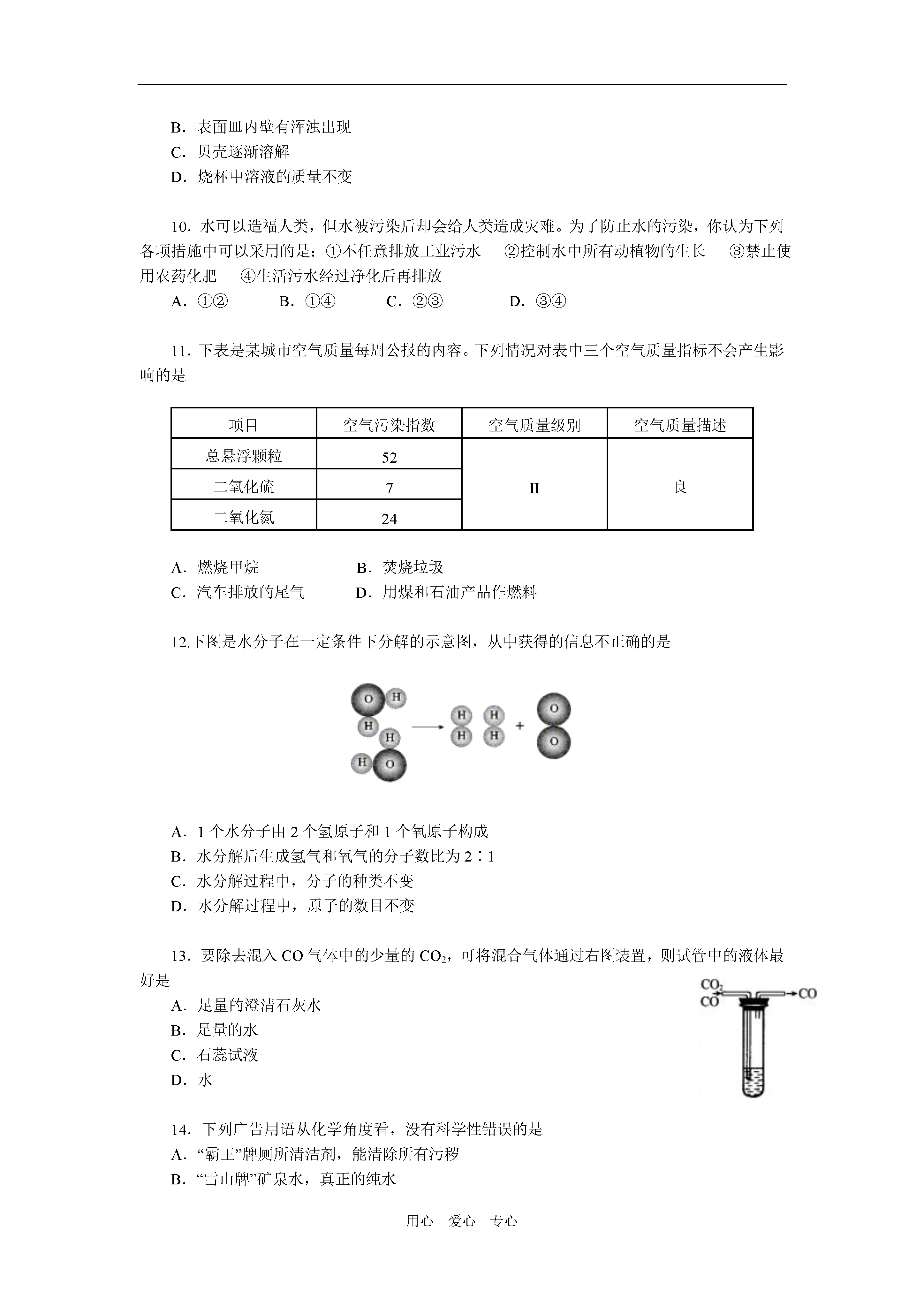 B．表面皿内壁有浑浊出现
C．贝壳逐渐溶解
D．烧杯中溶液的质量不变

10．水可以造福人类，但水被污染后却会给人类造成灾难。为了防止水的污染，你认为下列各项措施中可以采用的是：①不任意排放工业污水　②控制水中所有动植物的生长　③禁止使用农药化肥　④生活污水经过净化后再排放
A．①②　B．①④　C．②③　D．③④

11．下表是某城市空气质量每周公报的内容。下列情况对表中三个空气质量指标不会产生影响的是

| 项目 | 空气污染指数 | 空气质量级别 | 空气质量描述 |
|---|---|---|---|
| 总悬浮颗粒 | 52 | II | 良 |
| 二氧化硫 | 7 | | |
| 二氧化氮 | 24 | | |

A．燃烧甲烷　B．焚烧垃圾
C．汽车排放的尾气　D．用煤和石油产品作燃料

12.下图是水分子在一定条件下分解的示意图，从中获得的信息不正确的是

O H H H H O → H H H H + O O

A．1 个水分子由 2 个氢原子和 1 个氧原子构成
B．水分解后生成氢气和氧气的分子数比为 2∶1
C．水分解过程中，分子的种类不变
D．水分解过程中，原子的数目不变

13．要除去混入 CO 气体中的少量的 $CO_2$，可将混合气体通过右图装置，则试管中的液体最好是
A．足量的澄清石灰水
B．足量的水
C．石蕊试液
D．水

$CO_2$ CO → CO

14．下列广告用语从化学角度看，没有科学性错误的是
A．“霸王”牌厕所清洁剂，能清除所有污秽
B．“雪山牌”矿泉水，真正的纯水

用心　爱心　专心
□ □ □ □ □
Goal of the exercise: Exact retyping is required: the line with "A．1 个水分子由 2 个氢原子和 1 个氧原子构成" through the end of the data, both ends included, and no other line.

Answer to this exercise:
A．1 个水分子由 2 个氢原子和 1 个氧原子构成
B．水分解后生成氢气和氧气的分子数比为 2∶1
C．水分解过程中，分子的种类不变
D．水分解过程中，原子的数目不变

13．要除去混入 CO 气体中的少量的 $CO_2$，可将混合气体通过右图装置，则试管中的液体最好是
A．足量的澄清石灰水
B．足量的水
C．石蕊试液
D．水

$CO_2$ CO → CO

14．下列广告用语从化学角度看，没有科学性错误的是
A．“霸王”牌厕所清洁剂，能清除所有污秽
B．“雪山牌”矿泉水，真正的纯水

用心　爱心　专心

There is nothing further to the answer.